Pino Farinotti

… Mai conosciuto un artista più fuori dalle convenzioni. Parlo naturalmente delle convenzioni degli artisti che solitamente seguono un’attitudine determinata non misurabile e personale e su quella evolvono, solo su quella.

Impossibile è una definizione riferita a Dovilio Brero: tornerebbe su se stessa e sparirebbe subito. Impossibile intuire una disciplina, immaginare un destino. Salvo un punto fermo, una grande piattaforma. Ecco, la piattaforma: un contenitore dal grande segnale primario: il talento, e poi il segno, e una partenza accademica unica, esclusiva. Partenza accademica, non approdo. Perché l’approdo è ricco e vasto. E comunque “non c’è”.

L’ultimo approdo di Dovilio, quello che (solo per ora) c’è, è il riflusso doloroso del ripensamento. Nessuno può scrivere il pensiero dunque i lavori di Dovilio. Lui dice credevo in qualcosa e non ci credo più. Quello che credeva e crede è sulla tela, o sul forex e si fa leggere se lo si vuoi leggere. Ma il profondo non è mai raggiungibile.
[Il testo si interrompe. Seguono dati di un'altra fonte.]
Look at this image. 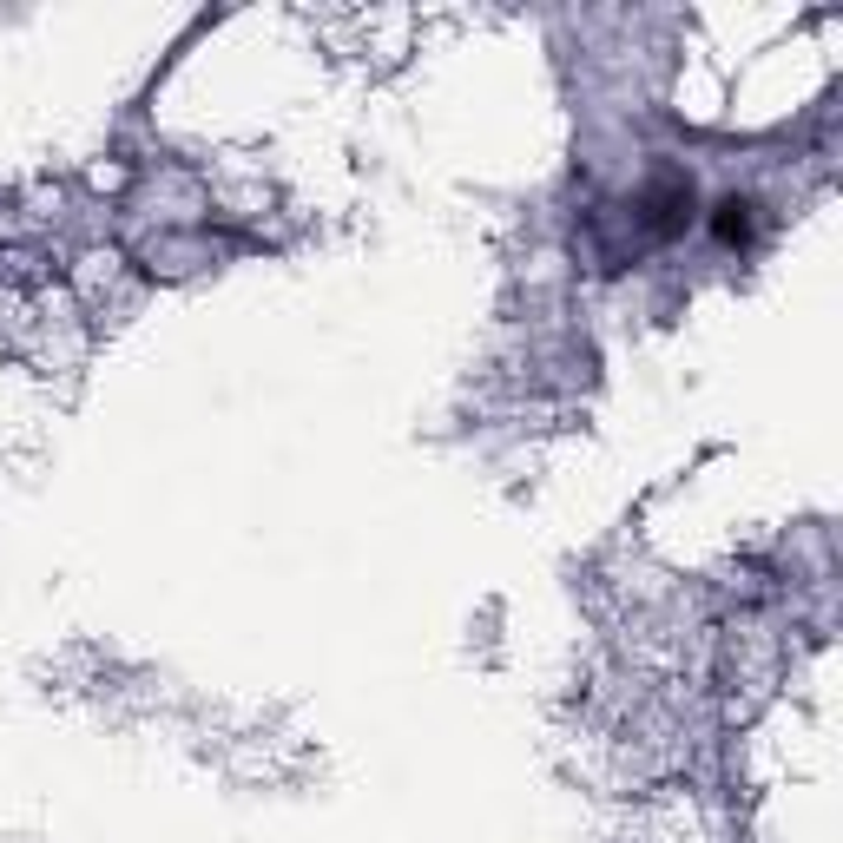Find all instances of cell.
Masks as SVG:
<instances>
[{
    "label": "cell",
    "mask_w": 843,
    "mask_h": 843,
    "mask_svg": "<svg viewBox=\"0 0 843 843\" xmlns=\"http://www.w3.org/2000/svg\"><path fill=\"white\" fill-rule=\"evenodd\" d=\"M745 231H751V205H745V198H725V205H718V238L738 244Z\"/></svg>",
    "instance_id": "cell-1"
}]
</instances>
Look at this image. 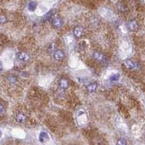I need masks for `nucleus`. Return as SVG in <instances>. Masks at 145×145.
Instances as JSON below:
<instances>
[{
	"instance_id": "obj_12",
	"label": "nucleus",
	"mask_w": 145,
	"mask_h": 145,
	"mask_svg": "<svg viewBox=\"0 0 145 145\" xmlns=\"http://www.w3.org/2000/svg\"><path fill=\"white\" fill-rule=\"evenodd\" d=\"M6 80L7 82L10 83V84L15 85L17 82H18V78H17L14 75H8L6 77Z\"/></svg>"
},
{
	"instance_id": "obj_6",
	"label": "nucleus",
	"mask_w": 145,
	"mask_h": 145,
	"mask_svg": "<svg viewBox=\"0 0 145 145\" xmlns=\"http://www.w3.org/2000/svg\"><path fill=\"white\" fill-rule=\"evenodd\" d=\"M53 58H55V60L58 61H62L63 59L65 57V55L64 53H63V51L61 50H55L53 52Z\"/></svg>"
},
{
	"instance_id": "obj_3",
	"label": "nucleus",
	"mask_w": 145,
	"mask_h": 145,
	"mask_svg": "<svg viewBox=\"0 0 145 145\" xmlns=\"http://www.w3.org/2000/svg\"><path fill=\"white\" fill-rule=\"evenodd\" d=\"M52 25H53V28L60 29L63 25V21L60 17H55V18H53V20H52Z\"/></svg>"
},
{
	"instance_id": "obj_7",
	"label": "nucleus",
	"mask_w": 145,
	"mask_h": 145,
	"mask_svg": "<svg viewBox=\"0 0 145 145\" xmlns=\"http://www.w3.org/2000/svg\"><path fill=\"white\" fill-rule=\"evenodd\" d=\"M73 33H74V36L76 38H79L83 36V34H84V29L80 26H78V27H76V28H74Z\"/></svg>"
},
{
	"instance_id": "obj_11",
	"label": "nucleus",
	"mask_w": 145,
	"mask_h": 145,
	"mask_svg": "<svg viewBox=\"0 0 145 145\" xmlns=\"http://www.w3.org/2000/svg\"><path fill=\"white\" fill-rule=\"evenodd\" d=\"M38 139H39V141H40V142H46V141H48L49 136H48L47 133L41 132L40 134H39V136H38Z\"/></svg>"
},
{
	"instance_id": "obj_5",
	"label": "nucleus",
	"mask_w": 145,
	"mask_h": 145,
	"mask_svg": "<svg viewBox=\"0 0 145 145\" xmlns=\"http://www.w3.org/2000/svg\"><path fill=\"white\" fill-rule=\"evenodd\" d=\"M59 87L61 88V89L62 90H67L69 87H70V81L68 79H66V78H61L60 80H59Z\"/></svg>"
},
{
	"instance_id": "obj_19",
	"label": "nucleus",
	"mask_w": 145,
	"mask_h": 145,
	"mask_svg": "<svg viewBox=\"0 0 145 145\" xmlns=\"http://www.w3.org/2000/svg\"><path fill=\"white\" fill-rule=\"evenodd\" d=\"M3 70V63L0 61V71H2Z\"/></svg>"
},
{
	"instance_id": "obj_16",
	"label": "nucleus",
	"mask_w": 145,
	"mask_h": 145,
	"mask_svg": "<svg viewBox=\"0 0 145 145\" xmlns=\"http://www.w3.org/2000/svg\"><path fill=\"white\" fill-rule=\"evenodd\" d=\"M117 8H119V11H121V12L126 11V7L123 4H117Z\"/></svg>"
},
{
	"instance_id": "obj_18",
	"label": "nucleus",
	"mask_w": 145,
	"mask_h": 145,
	"mask_svg": "<svg viewBox=\"0 0 145 145\" xmlns=\"http://www.w3.org/2000/svg\"><path fill=\"white\" fill-rule=\"evenodd\" d=\"M4 111H6V109H4V105L2 104V103H0V116L1 115H3Z\"/></svg>"
},
{
	"instance_id": "obj_4",
	"label": "nucleus",
	"mask_w": 145,
	"mask_h": 145,
	"mask_svg": "<svg viewBox=\"0 0 145 145\" xmlns=\"http://www.w3.org/2000/svg\"><path fill=\"white\" fill-rule=\"evenodd\" d=\"M17 59L21 62H26L29 60V55L25 52H19L17 53Z\"/></svg>"
},
{
	"instance_id": "obj_2",
	"label": "nucleus",
	"mask_w": 145,
	"mask_h": 145,
	"mask_svg": "<svg viewBox=\"0 0 145 145\" xmlns=\"http://www.w3.org/2000/svg\"><path fill=\"white\" fill-rule=\"evenodd\" d=\"M93 58H94V60H95L98 62H104L105 61H106V58H105V56L103 53H100V52H94V53H93Z\"/></svg>"
},
{
	"instance_id": "obj_9",
	"label": "nucleus",
	"mask_w": 145,
	"mask_h": 145,
	"mask_svg": "<svg viewBox=\"0 0 145 145\" xmlns=\"http://www.w3.org/2000/svg\"><path fill=\"white\" fill-rule=\"evenodd\" d=\"M127 28L131 31H135L138 29V23L136 21H130L127 23Z\"/></svg>"
},
{
	"instance_id": "obj_1",
	"label": "nucleus",
	"mask_w": 145,
	"mask_h": 145,
	"mask_svg": "<svg viewBox=\"0 0 145 145\" xmlns=\"http://www.w3.org/2000/svg\"><path fill=\"white\" fill-rule=\"evenodd\" d=\"M124 64L125 66L128 69V70H136V69L139 68V65L138 63L135 62V61H134L133 60H126L124 61Z\"/></svg>"
},
{
	"instance_id": "obj_20",
	"label": "nucleus",
	"mask_w": 145,
	"mask_h": 145,
	"mask_svg": "<svg viewBox=\"0 0 145 145\" xmlns=\"http://www.w3.org/2000/svg\"><path fill=\"white\" fill-rule=\"evenodd\" d=\"M2 135V132H1V130H0V136Z\"/></svg>"
},
{
	"instance_id": "obj_8",
	"label": "nucleus",
	"mask_w": 145,
	"mask_h": 145,
	"mask_svg": "<svg viewBox=\"0 0 145 145\" xmlns=\"http://www.w3.org/2000/svg\"><path fill=\"white\" fill-rule=\"evenodd\" d=\"M15 119H16V121L19 123V124H23V123L26 122L27 117H26V115L24 114V113L20 112V113H18V114L16 115Z\"/></svg>"
},
{
	"instance_id": "obj_10",
	"label": "nucleus",
	"mask_w": 145,
	"mask_h": 145,
	"mask_svg": "<svg viewBox=\"0 0 145 145\" xmlns=\"http://www.w3.org/2000/svg\"><path fill=\"white\" fill-rule=\"evenodd\" d=\"M97 88H98V84L96 82H92L87 85V92H89V93L95 92V91L97 90Z\"/></svg>"
},
{
	"instance_id": "obj_13",
	"label": "nucleus",
	"mask_w": 145,
	"mask_h": 145,
	"mask_svg": "<svg viewBox=\"0 0 145 145\" xmlns=\"http://www.w3.org/2000/svg\"><path fill=\"white\" fill-rule=\"evenodd\" d=\"M37 6H38V4H37V2H35V1H31V2H29V4H28V9H29L30 12H34V11L36 10Z\"/></svg>"
},
{
	"instance_id": "obj_15",
	"label": "nucleus",
	"mask_w": 145,
	"mask_h": 145,
	"mask_svg": "<svg viewBox=\"0 0 145 145\" xmlns=\"http://www.w3.org/2000/svg\"><path fill=\"white\" fill-rule=\"evenodd\" d=\"M119 78H120L119 74H114L110 78V81H117L119 79Z\"/></svg>"
},
{
	"instance_id": "obj_14",
	"label": "nucleus",
	"mask_w": 145,
	"mask_h": 145,
	"mask_svg": "<svg viewBox=\"0 0 145 145\" xmlns=\"http://www.w3.org/2000/svg\"><path fill=\"white\" fill-rule=\"evenodd\" d=\"M117 145H127V141L125 138H119L117 141Z\"/></svg>"
},
{
	"instance_id": "obj_17",
	"label": "nucleus",
	"mask_w": 145,
	"mask_h": 145,
	"mask_svg": "<svg viewBox=\"0 0 145 145\" xmlns=\"http://www.w3.org/2000/svg\"><path fill=\"white\" fill-rule=\"evenodd\" d=\"M6 21H7V20H6V16L1 15V14H0V24L6 22Z\"/></svg>"
}]
</instances>
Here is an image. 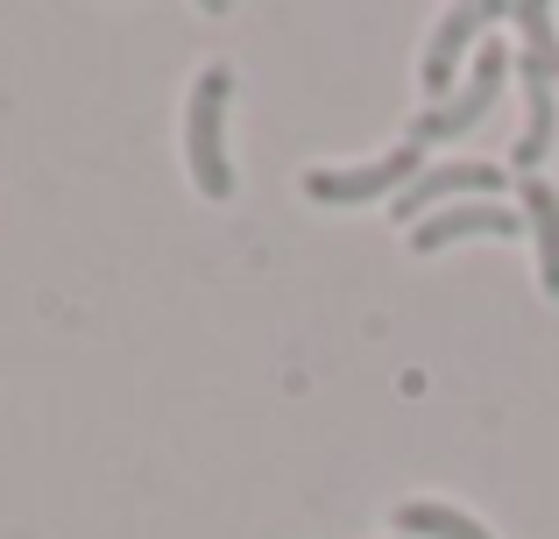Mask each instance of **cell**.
<instances>
[{"instance_id": "obj_7", "label": "cell", "mask_w": 559, "mask_h": 539, "mask_svg": "<svg viewBox=\"0 0 559 539\" xmlns=\"http://www.w3.org/2000/svg\"><path fill=\"white\" fill-rule=\"evenodd\" d=\"M496 22V8H447L439 14V28H432V50H425V93H432V107H447L453 99V65L467 57V43L481 36V28Z\"/></svg>"}, {"instance_id": "obj_1", "label": "cell", "mask_w": 559, "mask_h": 539, "mask_svg": "<svg viewBox=\"0 0 559 539\" xmlns=\"http://www.w3.org/2000/svg\"><path fill=\"white\" fill-rule=\"evenodd\" d=\"M227 93L234 71L205 65L191 85V114H185V156H191V185L205 199H234V164H227Z\"/></svg>"}, {"instance_id": "obj_8", "label": "cell", "mask_w": 559, "mask_h": 539, "mask_svg": "<svg viewBox=\"0 0 559 539\" xmlns=\"http://www.w3.org/2000/svg\"><path fill=\"white\" fill-rule=\"evenodd\" d=\"M518 207L532 213V235H538V284H546V298H559V192L546 178H524Z\"/></svg>"}, {"instance_id": "obj_10", "label": "cell", "mask_w": 559, "mask_h": 539, "mask_svg": "<svg viewBox=\"0 0 559 539\" xmlns=\"http://www.w3.org/2000/svg\"><path fill=\"white\" fill-rule=\"evenodd\" d=\"M510 22L524 28V50H532V57H552V65H559V14H552V8L518 0V8H510Z\"/></svg>"}, {"instance_id": "obj_6", "label": "cell", "mask_w": 559, "mask_h": 539, "mask_svg": "<svg viewBox=\"0 0 559 539\" xmlns=\"http://www.w3.org/2000/svg\"><path fill=\"white\" fill-rule=\"evenodd\" d=\"M518 227H524L518 207H503V199H467V207H439L432 221L411 227V249H418V256H439V249H453V242H475V235L518 242Z\"/></svg>"}, {"instance_id": "obj_9", "label": "cell", "mask_w": 559, "mask_h": 539, "mask_svg": "<svg viewBox=\"0 0 559 539\" xmlns=\"http://www.w3.org/2000/svg\"><path fill=\"white\" fill-rule=\"evenodd\" d=\"M396 539H489V526L453 504H396Z\"/></svg>"}, {"instance_id": "obj_4", "label": "cell", "mask_w": 559, "mask_h": 539, "mask_svg": "<svg viewBox=\"0 0 559 539\" xmlns=\"http://www.w3.org/2000/svg\"><path fill=\"white\" fill-rule=\"evenodd\" d=\"M503 185H510V178H503V171H496V164H425L418 178H411L404 192L390 199V221H411V227H418V221H432V213L447 207L453 192L496 199V192H503Z\"/></svg>"}, {"instance_id": "obj_5", "label": "cell", "mask_w": 559, "mask_h": 539, "mask_svg": "<svg viewBox=\"0 0 559 539\" xmlns=\"http://www.w3.org/2000/svg\"><path fill=\"white\" fill-rule=\"evenodd\" d=\"M518 79H524V136L510 150L518 171H538L552 156V136H559V65L552 57H518Z\"/></svg>"}, {"instance_id": "obj_3", "label": "cell", "mask_w": 559, "mask_h": 539, "mask_svg": "<svg viewBox=\"0 0 559 539\" xmlns=\"http://www.w3.org/2000/svg\"><path fill=\"white\" fill-rule=\"evenodd\" d=\"M503 71H510V57L489 43V50L475 57V79H467L461 93L447 99V107H425L418 121H411V142H418V150H425V142H461L467 128H475L481 114L496 107V93H503Z\"/></svg>"}, {"instance_id": "obj_2", "label": "cell", "mask_w": 559, "mask_h": 539, "mask_svg": "<svg viewBox=\"0 0 559 539\" xmlns=\"http://www.w3.org/2000/svg\"><path fill=\"white\" fill-rule=\"evenodd\" d=\"M425 171V150L418 142H396V150H382L376 164H347V171H312L305 178V199H319V207H382V199H396L411 178Z\"/></svg>"}]
</instances>
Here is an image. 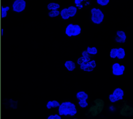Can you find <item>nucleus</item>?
<instances>
[{
	"label": "nucleus",
	"mask_w": 133,
	"mask_h": 119,
	"mask_svg": "<svg viewBox=\"0 0 133 119\" xmlns=\"http://www.w3.org/2000/svg\"><path fill=\"white\" fill-rule=\"evenodd\" d=\"M73 119H77V118H73Z\"/></svg>",
	"instance_id": "nucleus-29"
},
{
	"label": "nucleus",
	"mask_w": 133,
	"mask_h": 119,
	"mask_svg": "<svg viewBox=\"0 0 133 119\" xmlns=\"http://www.w3.org/2000/svg\"><path fill=\"white\" fill-rule=\"evenodd\" d=\"M78 104L82 108H86L88 106V104L86 100H79Z\"/></svg>",
	"instance_id": "nucleus-21"
},
{
	"label": "nucleus",
	"mask_w": 133,
	"mask_h": 119,
	"mask_svg": "<svg viewBox=\"0 0 133 119\" xmlns=\"http://www.w3.org/2000/svg\"><path fill=\"white\" fill-rule=\"evenodd\" d=\"M86 51L89 55H96L98 53V50L96 47H87Z\"/></svg>",
	"instance_id": "nucleus-15"
},
{
	"label": "nucleus",
	"mask_w": 133,
	"mask_h": 119,
	"mask_svg": "<svg viewBox=\"0 0 133 119\" xmlns=\"http://www.w3.org/2000/svg\"><path fill=\"white\" fill-rule=\"evenodd\" d=\"M76 98L79 100H87L88 98V95L87 93H86L84 91H78L76 94Z\"/></svg>",
	"instance_id": "nucleus-10"
},
{
	"label": "nucleus",
	"mask_w": 133,
	"mask_h": 119,
	"mask_svg": "<svg viewBox=\"0 0 133 119\" xmlns=\"http://www.w3.org/2000/svg\"><path fill=\"white\" fill-rule=\"evenodd\" d=\"M58 113L60 116H73L77 113L76 105L70 101L63 102L58 107Z\"/></svg>",
	"instance_id": "nucleus-1"
},
{
	"label": "nucleus",
	"mask_w": 133,
	"mask_h": 119,
	"mask_svg": "<svg viewBox=\"0 0 133 119\" xmlns=\"http://www.w3.org/2000/svg\"><path fill=\"white\" fill-rule=\"evenodd\" d=\"M81 28L78 24H69L65 28V33L69 37L77 36L81 33Z\"/></svg>",
	"instance_id": "nucleus-3"
},
{
	"label": "nucleus",
	"mask_w": 133,
	"mask_h": 119,
	"mask_svg": "<svg viewBox=\"0 0 133 119\" xmlns=\"http://www.w3.org/2000/svg\"><path fill=\"white\" fill-rule=\"evenodd\" d=\"M82 57H83L86 60L87 62H89V61H90V55L87 52V51L86 50H84L82 53Z\"/></svg>",
	"instance_id": "nucleus-19"
},
{
	"label": "nucleus",
	"mask_w": 133,
	"mask_h": 119,
	"mask_svg": "<svg viewBox=\"0 0 133 119\" xmlns=\"http://www.w3.org/2000/svg\"><path fill=\"white\" fill-rule=\"evenodd\" d=\"M60 15L61 18L64 20L68 19L70 18V17L68 15V13L67 8H64L62 9L60 11Z\"/></svg>",
	"instance_id": "nucleus-14"
},
{
	"label": "nucleus",
	"mask_w": 133,
	"mask_h": 119,
	"mask_svg": "<svg viewBox=\"0 0 133 119\" xmlns=\"http://www.w3.org/2000/svg\"><path fill=\"white\" fill-rule=\"evenodd\" d=\"M47 119H61V117L59 114H55L49 115Z\"/></svg>",
	"instance_id": "nucleus-24"
},
{
	"label": "nucleus",
	"mask_w": 133,
	"mask_h": 119,
	"mask_svg": "<svg viewBox=\"0 0 133 119\" xmlns=\"http://www.w3.org/2000/svg\"><path fill=\"white\" fill-rule=\"evenodd\" d=\"M85 62H88L86 61V59L83 57H79L77 60V63L79 65H81L82 64L84 63H85Z\"/></svg>",
	"instance_id": "nucleus-23"
},
{
	"label": "nucleus",
	"mask_w": 133,
	"mask_h": 119,
	"mask_svg": "<svg viewBox=\"0 0 133 119\" xmlns=\"http://www.w3.org/2000/svg\"><path fill=\"white\" fill-rule=\"evenodd\" d=\"M112 73L115 76H120L124 74L125 67L124 65H121L118 63H114L112 67Z\"/></svg>",
	"instance_id": "nucleus-5"
},
{
	"label": "nucleus",
	"mask_w": 133,
	"mask_h": 119,
	"mask_svg": "<svg viewBox=\"0 0 133 119\" xmlns=\"http://www.w3.org/2000/svg\"><path fill=\"white\" fill-rule=\"evenodd\" d=\"M125 56V51L124 49L122 47L118 48L116 58H117L118 59H122L124 58Z\"/></svg>",
	"instance_id": "nucleus-13"
},
{
	"label": "nucleus",
	"mask_w": 133,
	"mask_h": 119,
	"mask_svg": "<svg viewBox=\"0 0 133 119\" xmlns=\"http://www.w3.org/2000/svg\"><path fill=\"white\" fill-rule=\"evenodd\" d=\"M47 7L49 10H57L60 7V5L56 3H50L47 5Z\"/></svg>",
	"instance_id": "nucleus-12"
},
{
	"label": "nucleus",
	"mask_w": 133,
	"mask_h": 119,
	"mask_svg": "<svg viewBox=\"0 0 133 119\" xmlns=\"http://www.w3.org/2000/svg\"><path fill=\"white\" fill-rule=\"evenodd\" d=\"M91 20L92 22L97 24H99L102 22L104 19V14L99 8H92L90 10Z\"/></svg>",
	"instance_id": "nucleus-2"
},
{
	"label": "nucleus",
	"mask_w": 133,
	"mask_h": 119,
	"mask_svg": "<svg viewBox=\"0 0 133 119\" xmlns=\"http://www.w3.org/2000/svg\"><path fill=\"white\" fill-rule=\"evenodd\" d=\"M64 66L66 68V69L69 71H73L76 68L75 63L71 60L66 61L64 63Z\"/></svg>",
	"instance_id": "nucleus-8"
},
{
	"label": "nucleus",
	"mask_w": 133,
	"mask_h": 119,
	"mask_svg": "<svg viewBox=\"0 0 133 119\" xmlns=\"http://www.w3.org/2000/svg\"><path fill=\"white\" fill-rule=\"evenodd\" d=\"M89 64L93 68H95L96 67V62L95 61V60H90L89 62Z\"/></svg>",
	"instance_id": "nucleus-26"
},
{
	"label": "nucleus",
	"mask_w": 133,
	"mask_h": 119,
	"mask_svg": "<svg viewBox=\"0 0 133 119\" xmlns=\"http://www.w3.org/2000/svg\"><path fill=\"white\" fill-rule=\"evenodd\" d=\"M9 10V7L8 6H6L5 7H4L3 6H2L1 8V17L2 18H5L7 16V11Z\"/></svg>",
	"instance_id": "nucleus-16"
},
{
	"label": "nucleus",
	"mask_w": 133,
	"mask_h": 119,
	"mask_svg": "<svg viewBox=\"0 0 133 119\" xmlns=\"http://www.w3.org/2000/svg\"><path fill=\"white\" fill-rule=\"evenodd\" d=\"M46 107L48 109H50L52 108V101H49L46 104Z\"/></svg>",
	"instance_id": "nucleus-27"
},
{
	"label": "nucleus",
	"mask_w": 133,
	"mask_h": 119,
	"mask_svg": "<svg viewBox=\"0 0 133 119\" xmlns=\"http://www.w3.org/2000/svg\"><path fill=\"white\" fill-rule=\"evenodd\" d=\"M109 99L110 100V101L112 102V103H114V102H115L116 101H118L117 98L115 96H114L113 94H110L109 96Z\"/></svg>",
	"instance_id": "nucleus-22"
},
{
	"label": "nucleus",
	"mask_w": 133,
	"mask_h": 119,
	"mask_svg": "<svg viewBox=\"0 0 133 119\" xmlns=\"http://www.w3.org/2000/svg\"><path fill=\"white\" fill-rule=\"evenodd\" d=\"M96 1L99 5L103 6L107 5L109 3L110 0H96Z\"/></svg>",
	"instance_id": "nucleus-20"
},
{
	"label": "nucleus",
	"mask_w": 133,
	"mask_h": 119,
	"mask_svg": "<svg viewBox=\"0 0 133 119\" xmlns=\"http://www.w3.org/2000/svg\"><path fill=\"white\" fill-rule=\"evenodd\" d=\"M114 96H116L118 101L120 100H122L123 99V96L124 95V92L123 90L121 88H115L112 93Z\"/></svg>",
	"instance_id": "nucleus-7"
},
{
	"label": "nucleus",
	"mask_w": 133,
	"mask_h": 119,
	"mask_svg": "<svg viewBox=\"0 0 133 119\" xmlns=\"http://www.w3.org/2000/svg\"><path fill=\"white\" fill-rule=\"evenodd\" d=\"M80 69L81 70H84V71L87 72H91L94 70V68H93L89 63V62H85L81 65H80Z\"/></svg>",
	"instance_id": "nucleus-9"
},
{
	"label": "nucleus",
	"mask_w": 133,
	"mask_h": 119,
	"mask_svg": "<svg viewBox=\"0 0 133 119\" xmlns=\"http://www.w3.org/2000/svg\"><path fill=\"white\" fill-rule=\"evenodd\" d=\"M127 38V36L124 31L118 30L116 32V37H115V41L117 43H124L125 42Z\"/></svg>",
	"instance_id": "nucleus-6"
},
{
	"label": "nucleus",
	"mask_w": 133,
	"mask_h": 119,
	"mask_svg": "<svg viewBox=\"0 0 133 119\" xmlns=\"http://www.w3.org/2000/svg\"><path fill=\"white\" fill-rule=\"evenodd\" d=\"M3 29L2 30V35H3Z\"/></svg>",
	"instance_id": "nucleus-28"
},
{
	"label": "nucleus",
	"mask_w": 133,
	"mask_h": 119,
	"mask_svg": "<svg viewBox=\"0 0 133 119\" xmlns=\"http://www.w3.org/2000/svg\"><path fill=\"white\" fill-rule=\"evenodd\" d=\"M59 15H60V11H59L58 9L50 10L48 12V16L51 18L56 17L58 16Z\"/></svg>",
	"instance_id": "nucleus-17"
},
{
	"label": "nucleus",
	"mask_w": 133,
	"mask_h": 119,
	"mask_svg": "<svg viewBox=\"0 0 133 119\" xmlns=\"http://www.w3.org/2000/svg\"><path fill=\"white\" fill-rule=\"evenodd\" d=\"M67 10L68 15L70 17H73L75 16L77 13V8L73 6H69L68 8H67Z\"/></svg>",
	"instance_id": "nucleus-11"
},
{
	"label": "nucleus",
	"mask_w": 133,
	"mask_h": 119,
	"mask_svg": "<svg viewBox=\"0 0 133 119\" xmlns=\"http://www.w3.org/2000/svg\"><path fill=\"white\" fill-rule=\"evenodd\" d=\"M117 50H118V48H112L111 49L110 52V56L111 58L114 59V58H116L117 54Z\"/></svg>",
	"instance_id": "nucleus-18"
},
{
	"label": "nucleus",
	"mask_w": 133,
	"mask_h": 119,
	"mask_svg": "<svg viewBox=\"0 0 133 119\" xmlns=\"http://www.w3.org/2000/svg\"><path fill=\"white\" fill-rule=\"evenodd\" d=\"M52 108H57V107H59V105H60V103L59 102L57 101V100H52Z\"/></svg>",
	"instance_id": "nucleus-25"
},
{
	"label": "nucleus",
	"mask_w": 133,
	"mask_h": 119,
	"mask_svg": "<svg viewBox=\"0 0 133 119\" xmlns=\"http://www.w3.org/2000/svg\"><path fill=\"white\" fill-rule=\"evenodd\" d=\"M12 7L15 12H21L26 7V2L24 0H15L12 4Z\"/></svg>",
	"instance_id": "nucleus-4"
}]
</instances>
Tutto è legato o pronto ad essere legato appena si sarà liberato. E’ pronto ad essere nascosto appena sarà uscito in superficie. Nelle scatole Dovilio racchiude una serie di opere. Attenzione sono proprio chiuse e sigillate da un notaio. Sarebbe fastidioso per Dovilio pensare che vengano mai aperte e guardate. Hanno la forza, la precisione, il talento delle altre. Forse hanno più forza. Per questo devono rimanere chiuse. Grandi opere dal grande dolore, dal grande colore che non debbano mai essere viste. Chiuse da un notaio.

Così Dovilio non solo sfugge alla definizione e allo stile. Sfugge alla materia e all’opera. L’artista ideale diceva della fatica ideale «perché confezionare un’opera quando basta sognarla?». Ha risposto Dovilio: «per soffrire confezionandola e per mostrarla. A nessuno.»